STATED GOAL A: In the blog entries, what does the writer say re-framing is a big part of?
STATED GOAL B: Write out the blog entries word for word from "Re-framing is a" to "keeps me sane.".

27 Jan 2015

What If?

That's always been the big question, hasn't it? Every time something is going well for us, we question what might have been had we made a different decision. It's something I catch myself doing and when I do, I smile and remind myself that not all doors are closed and not all windows open.

We are never happy with what we have in the moment and we look for a reason to doubt that happiness is ours. Personally, I believe that people are afraid to be happy because it alerts others to the fact that you are no longer playing by their rules. To be happy is to be free of those social constraints that seek to keep you down and in compliance within the accepted framework of doubt, cleverly disguised as 'knowing what's best'.

How many times have you found yourself saying things like, 'I'd never take that much of a risk, not with the job market being what it is'; or 'She's crazy, dating that guy. She doesn't even know what a Monet is!'. Those are clearly ridiculous examples, and for good reason. Other people's ideas and thoughts and feelings are just that: not yours. Who knows why the risk-taker chose this time to make their move? Do you really care why she is dating that guy? Why are you so invested?

Fear. 

Things like that are said out of fear that someone might be getting closer to achieving their brand of happiness and that's frightening to those who are nowhere near that point in their lives. Those who actively make changes to be happy are looked at sideways.

I have tried to keep 'What If's' out of my internal monologue, however difficult it might be. I have realized that there is no such thing as a closed door or an open window; that all things are just where they need to be, when they need to be there. For me, there is no looking back in anger. If I choose to look back and reflect, it's with love and an appreciation for the lessons I learned during those painful times.

I am conquering my fears by restating them in terms that better reflect what they are. I am not afraid of success; I am afraid of losing people along the way. I am not afraid of change; I am afraid of what happens after the change happens. And so on.

Re-framing is a big part of my strategy for overcoming stress, fear, anger, and sadness. Often I find that by restating what I am feeling, I can figure out what the root cause is and deal with it, thereby eliminating the stress. 

Might not work for everyone, but it keeps me sane.







20 Jan 2015

Truly, Madly, Deeply

Today I finally let go of it all. My anger, my disappointment, all the negative feelings I've been carrying around that I have been associating with you are all gone. I have erased my expectations of you and have begun to mend. I know there is no phone call at the 11th hour to lay bare all that I don't understand. I know you aren't coming and that you never will. I know that our time together is over: completely, utterly, over.

So why am I writing this?

Because I know you read this. I know that you come here searching for clues that I am still somehow connected to you and that I am still searching for some type of answer that I will never get but all that is gone now. All those feelings that I once felt for you are gone. 

I used to dream about you calling me and telling me why you did the things you did. I used to think that the only way I could move forward would be to have that conversation and to be able to tell you how you made me feel throughout it all and afterward. 

I understand now that none of it matters. I understand that you aren't a part of my life anymore and will never be. The spot that I once thought would never heal from our time together is now slowly stitching itself back together, fibre by fibre. 

I am whole again.

DATA SECTION:

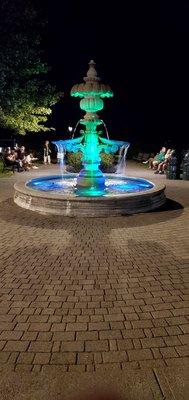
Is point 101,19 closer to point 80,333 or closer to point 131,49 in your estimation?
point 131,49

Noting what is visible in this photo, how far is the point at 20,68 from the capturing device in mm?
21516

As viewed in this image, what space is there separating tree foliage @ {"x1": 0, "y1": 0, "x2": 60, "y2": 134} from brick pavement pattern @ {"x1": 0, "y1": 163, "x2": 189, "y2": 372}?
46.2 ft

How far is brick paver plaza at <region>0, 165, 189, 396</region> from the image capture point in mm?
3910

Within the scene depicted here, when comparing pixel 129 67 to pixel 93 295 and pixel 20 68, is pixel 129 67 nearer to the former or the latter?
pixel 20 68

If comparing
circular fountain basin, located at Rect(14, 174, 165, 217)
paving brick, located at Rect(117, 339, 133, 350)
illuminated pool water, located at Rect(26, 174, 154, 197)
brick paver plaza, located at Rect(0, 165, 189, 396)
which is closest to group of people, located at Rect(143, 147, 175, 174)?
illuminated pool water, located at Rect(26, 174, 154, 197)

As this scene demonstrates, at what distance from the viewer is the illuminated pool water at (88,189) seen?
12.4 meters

---

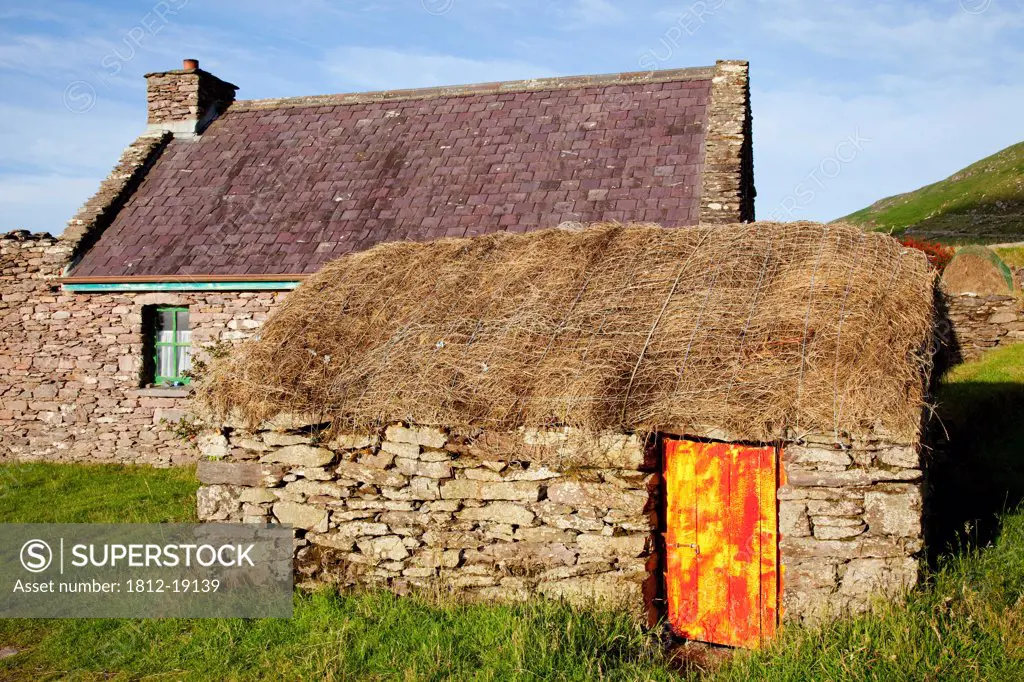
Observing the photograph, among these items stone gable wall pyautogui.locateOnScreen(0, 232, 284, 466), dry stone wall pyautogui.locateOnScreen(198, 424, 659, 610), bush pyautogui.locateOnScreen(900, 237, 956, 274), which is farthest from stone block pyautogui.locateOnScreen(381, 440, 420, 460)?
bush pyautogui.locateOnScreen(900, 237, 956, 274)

==

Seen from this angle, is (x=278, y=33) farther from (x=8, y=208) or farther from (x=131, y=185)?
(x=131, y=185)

EXERCISE RESULT A: The writer's strategy for overcoming stress, fear, anger, and sadness.

EXERCISE RESULT B:
Re-framing is a big part of my strategy for overcoming stress, fear, anger, and sadness. Often I find that by restating what I am feeling, I can figure out what the root cause is and deal with it, thereby eliminating the stress. 

Might not work for everyone, but it keeps me sane.